The DeWalt snapped at 140-inch pounds, the lowest of all the driver bits except for the Harbor Freight Warrior. Compared to the other brands, the Makita flexes, and twists the most before breaking. You’ll see the Makita begins to cam out before snapping. It still did great at 149-inch pounds. The Milwaukee claimed to last 50 times longer than the competition and did the best yet at 157-inch pounds, which is very impressive. The Wiha tied the Milwaukee at 157-inch pounds, again very impressive.

Max Torque to Break Impact Bits

If money is not a factor and it’s all about high torque capability, the Milwaukee and the Wiha showed the most Braun at 157-inch pounds. However, Irwin and Makita were very close behind at 149. According to the Mohs hardness test, the most vital 4 bits were also made of the most brutal metal.

However, other brands, like the Hercules, were just a little behind. The brand makes a massive difference in impact driver longevity. However, I quickly destroyed some delicious quality bits because of being in a hurry and because of some bad habits. One of the quickest ways to destroy a bit is by not applying enough downward force. Even if the driver bit doesn’t cam out, excessive movement causes much friction from the movement, wearing out the flutes.

Another bad habit I’ve had is to remove the driver bit while the impact driver is still in motion. This creates much wear on the leading edge of the flutes, especially toward the tip of the impact driver. Improving these two things has made a massive difference in the lifespan of the bits.


So, which impact driver bit brand do you think is the best based on your experience?

I’ve never used the Milwaukee brand before, but I’m impressed. It claims to be up to 50 times longer lasting than the competition. I’m not sure it’s that good, but I know I removed all 1,000 screws with almost all 1,000. Three of the screws broke in the process, and it’s a perfect brand, the best of all the ones we’ve tested.

Bauer did a very respectable job, so if it’s all about the price, Bauer might be an impact bit you might consider. All my test ideas, including this one, come from viewers. So, if you have a test idea, I hope you’ll take the time to leave a comment. I read and reply to as many comments as possible. Thanks so much for reading the test. Please take care and look forward to next time.

Choosing the right impact driver bits is crucial for achieving efficient and reliable fastening results. Irwin, Wiha, Makita Gold, Milwaukee Shockwave, DeWalt, and Bosch are all reputable brands offering impact driver bits that cater to various needs and budgets.
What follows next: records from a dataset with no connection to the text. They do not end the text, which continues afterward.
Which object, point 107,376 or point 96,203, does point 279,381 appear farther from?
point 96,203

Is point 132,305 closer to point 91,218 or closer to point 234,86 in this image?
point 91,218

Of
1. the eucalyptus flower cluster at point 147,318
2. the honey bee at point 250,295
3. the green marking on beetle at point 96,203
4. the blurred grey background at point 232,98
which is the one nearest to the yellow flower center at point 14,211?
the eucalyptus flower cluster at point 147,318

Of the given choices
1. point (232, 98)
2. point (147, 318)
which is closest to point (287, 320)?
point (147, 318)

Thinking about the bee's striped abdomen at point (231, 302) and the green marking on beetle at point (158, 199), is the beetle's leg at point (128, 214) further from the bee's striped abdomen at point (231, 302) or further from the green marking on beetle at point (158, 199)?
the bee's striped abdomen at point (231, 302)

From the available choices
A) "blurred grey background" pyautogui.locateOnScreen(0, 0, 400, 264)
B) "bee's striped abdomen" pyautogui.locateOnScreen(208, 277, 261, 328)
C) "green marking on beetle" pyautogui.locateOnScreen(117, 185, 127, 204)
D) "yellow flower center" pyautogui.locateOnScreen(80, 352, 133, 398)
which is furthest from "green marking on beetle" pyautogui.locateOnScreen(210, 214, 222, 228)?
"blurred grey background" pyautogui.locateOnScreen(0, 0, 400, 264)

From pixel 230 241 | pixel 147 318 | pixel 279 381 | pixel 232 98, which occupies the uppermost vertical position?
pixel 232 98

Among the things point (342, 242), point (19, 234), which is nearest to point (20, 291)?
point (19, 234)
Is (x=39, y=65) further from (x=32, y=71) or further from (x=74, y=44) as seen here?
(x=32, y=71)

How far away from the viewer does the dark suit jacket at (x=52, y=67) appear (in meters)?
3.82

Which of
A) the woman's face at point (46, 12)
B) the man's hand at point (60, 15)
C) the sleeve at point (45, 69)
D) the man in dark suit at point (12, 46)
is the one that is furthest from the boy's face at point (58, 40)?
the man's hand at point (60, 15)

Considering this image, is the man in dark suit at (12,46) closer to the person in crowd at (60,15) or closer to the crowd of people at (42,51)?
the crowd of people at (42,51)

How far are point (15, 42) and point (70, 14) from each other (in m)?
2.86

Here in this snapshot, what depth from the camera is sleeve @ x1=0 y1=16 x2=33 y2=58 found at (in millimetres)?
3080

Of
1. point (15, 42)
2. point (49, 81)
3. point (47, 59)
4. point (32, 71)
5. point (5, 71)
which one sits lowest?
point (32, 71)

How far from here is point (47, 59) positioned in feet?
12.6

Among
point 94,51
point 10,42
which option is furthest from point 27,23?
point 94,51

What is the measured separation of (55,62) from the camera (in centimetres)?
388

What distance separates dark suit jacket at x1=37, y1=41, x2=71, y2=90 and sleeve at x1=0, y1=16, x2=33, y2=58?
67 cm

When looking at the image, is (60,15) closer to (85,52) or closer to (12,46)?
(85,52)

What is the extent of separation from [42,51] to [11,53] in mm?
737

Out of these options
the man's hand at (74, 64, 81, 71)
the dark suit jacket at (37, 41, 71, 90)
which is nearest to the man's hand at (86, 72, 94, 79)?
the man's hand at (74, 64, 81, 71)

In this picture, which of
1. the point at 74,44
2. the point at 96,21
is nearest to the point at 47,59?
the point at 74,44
Consider material, durability, compatibility, and versatility when selecting the best impact driver bit set for your projects. With the right bits in hand, you can maximize the performance of your impact driver and tackle a wide range of applications with confidence.


Q: Can I use impact driver bits with a regular drill?
A: Impact driver bits are specifically designed for impact drivers and may not perform optimally with regular drills. It’s recommended to use bits designed explicitly for regular drills.

Q: How long do impact driver bits last?
A: The lifespan of impact driver bits depends on factors such as usage frequency, material quality, and the type of applications they are used for. With proper use and maintenance, quality impact driver bits can last considerably.

Q: Can I use impact driver bits with a cordless drill?
A: In most cases, impact driver bits are compatible with cordless drills. However, impact drivers are specifically engineered to deliver high torque and impact forces, which cordless drills may not fully utilize.

Q: Can impact driver bits be used with manual screwdrivers? A: Impact driver bits are not designed for use with manual screwdrivers. Impact drivers typically generate the rotational force required for impact driver bits, and using them with manual screwdrivers may not yield satisfactory results.

Q: Are impact driver bits interchangeable between different brands?
A: Impact driver bits are generally interchangeable between different brands as long as they have the same size and compatible shank design. However, it’s always recommended to check the compatibility of the specific bits with your impact driver model.